■ TEXT EXTRACT:
↓

The Top 10 list is a widely used guide to modern web application security threats
The Open Web Application Security Project (OWASP) has published its draft Top 10 2021 list revealing a shake-up of how modern threats are categorized.
In an announcement yesterday (September 8), OWASP said the draft Top 10 web application security threats for 2021 has been published for the purposes of “peer review, comment, translation, and suggestions for improvements”.
The draft report, available to view online, contains important changes to how the non-profit categorizes today’s web app threats, which have not been refreshed since 2017.
State of play: OWASP Top 10 changes in 2021 (draft edition)
Digging into the draft Top 10
2017’s ‘XML External Entities (XXE)’ section has been added to 2021’s Security Misconfiguration category, ‘Cross-Site Scripting (XSS)’ has been added to the ‘Injection’ section, and ‘Insecure Deserialization’ is now part of ‘Software and Data Integrity Failures’.
OWASP has also renamed several categories to match scoping changes.
When the organization analyzes threat intel, provided by cybersecurity firms, there are specific data factors that are used to generate the Top 10 list. These include software and hardware Common Weakness Enumeration (CWE) mapping, the percentage of apps vulnerable to a particular CWE, and their coverage in organizations.
OWASP also considers the weighted exploit and average metrics of a vulnerability, based on CVSSv2 and CVSSv3 scores, and the total number of apps found to have CWEs mapped to a category, as well as total CVE numbers attributable to a particular type of threat.
OWASP Top 10: The full list
1.A01:2021-Broken Access Control: 34 CWEs. Access control vulnerabilities include privilege escalation, malicious URL modification, access control bypass, CORS misconfiguration, and tampering with primary keys.
2.A02:2021-Cryptographic Failures: 29 CWEs. This includes security failures when data is in transit or at rest, such as the implementation of weak cryptographic algorithms, poor or lax key generation, a failure to implement encryption or to verify certificates, and the transmission of data in cleartext.
3.A03:2021-Injection: 33 CWEs. Common injections impact SQL, NoSQL, OS command, and LDAP, and may be caused by sanitization failures, XSS vulnerabilities, and a lack of protection for file paths.
4.A04:2021-Insecure Design: 40 CWEs. Insecure design elements vary widely, but are generally described by OWASP as “missing or ineffective control design”. Areas of concern include a lack of protection for stored data, logic programming problems, and displaying content that reveals sensitive information.
5.A05:2021-Security Misconfiguration: 20 CWEs. Applications may be considered vulnerable if they lack security hardening, if there are unnecessary features – such as a too-open hand when it comes to privileges – if default accounts are kept active, and if security features are not configured correctly.
6.A06:2021-Vulnerable and Outdated Components: Three CWEs. This category focuses on client and server-side components, failures to maintain components, out-of-date support systems – such as an OS, web servers, or libraries – as well as component misconfiguration.
7.A07:2021-Identification and Authentication Failures: 22 CWEs. Security issues include improper authentication, session fixation, certificate mismatches, permitting weak credentials, and a lack of protection against brute-force attacks.
8.A08:2021-Software and Data Integrity Failures: 10 CWEs. Integrity is the focal point of this category, and any failure to do so properly – such as the deserialization of untrusted data, or not checking code and updates when pulled from a remote source – may be in scope.

↑

■ INFORMATION PROVIDED:
↓

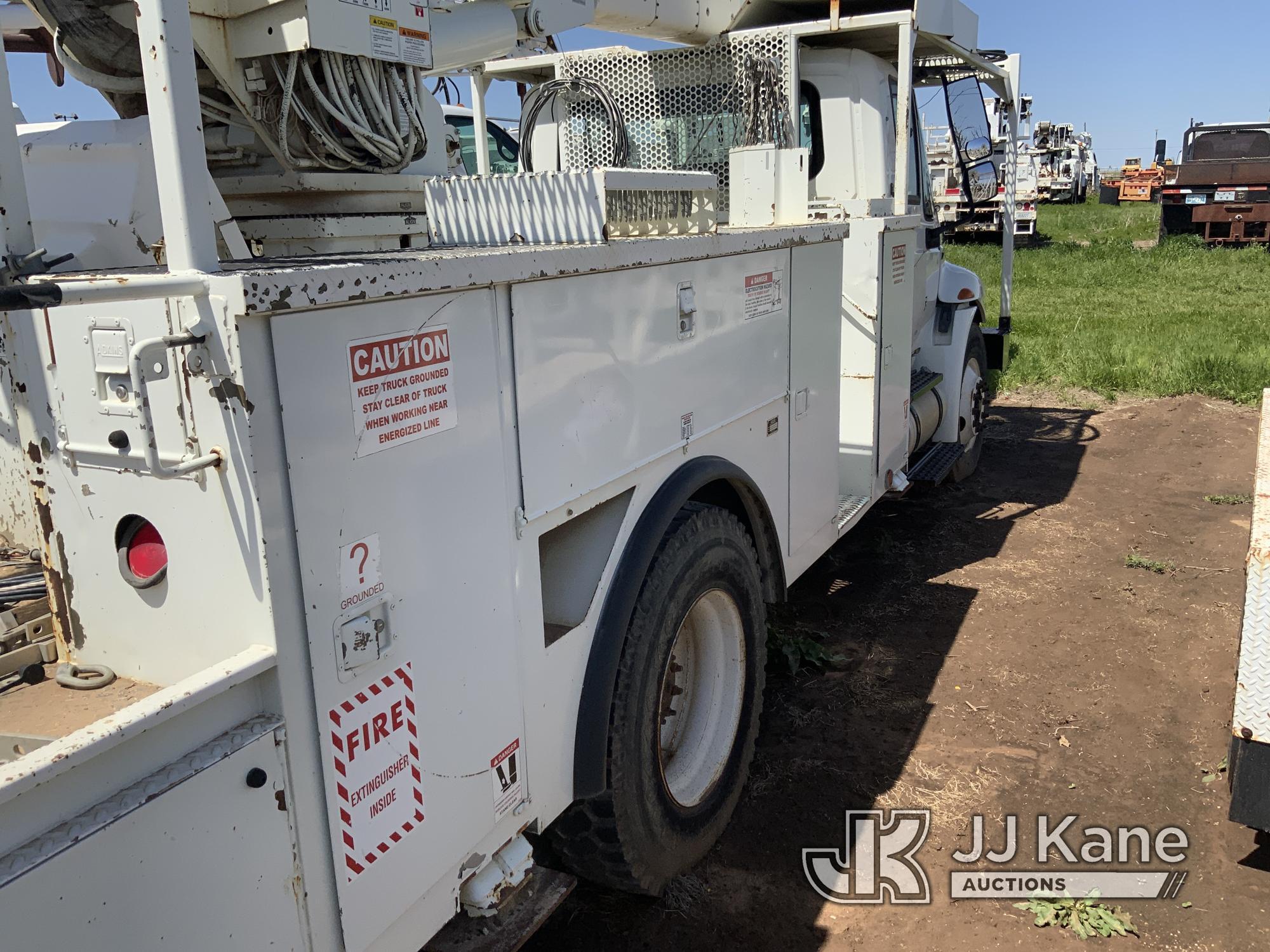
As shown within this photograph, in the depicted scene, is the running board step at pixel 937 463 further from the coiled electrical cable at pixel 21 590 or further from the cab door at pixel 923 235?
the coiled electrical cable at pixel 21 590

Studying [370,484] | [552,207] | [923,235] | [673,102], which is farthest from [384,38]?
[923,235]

↑

■ GOALS:
**a)** Reproduce the stretch of the OWASP Top 10 article above from "3.A03:2021-Injection: 33 CWEs." through "for file paths.".
**b)** In the OWASP Top 10 article, how many CWEs are listed for the Insecure Design category?

■ EXERCISE ANSWERS:
**a)**
3.A03:2021-Injection: 33 CWEs. Common injections impact SQL, NoSQL, OS command, and LDAP, and may be caused by sanitization failures, XSS vulnerabilities, and a lack of protection for file paths.

**b)** 40 CWEs.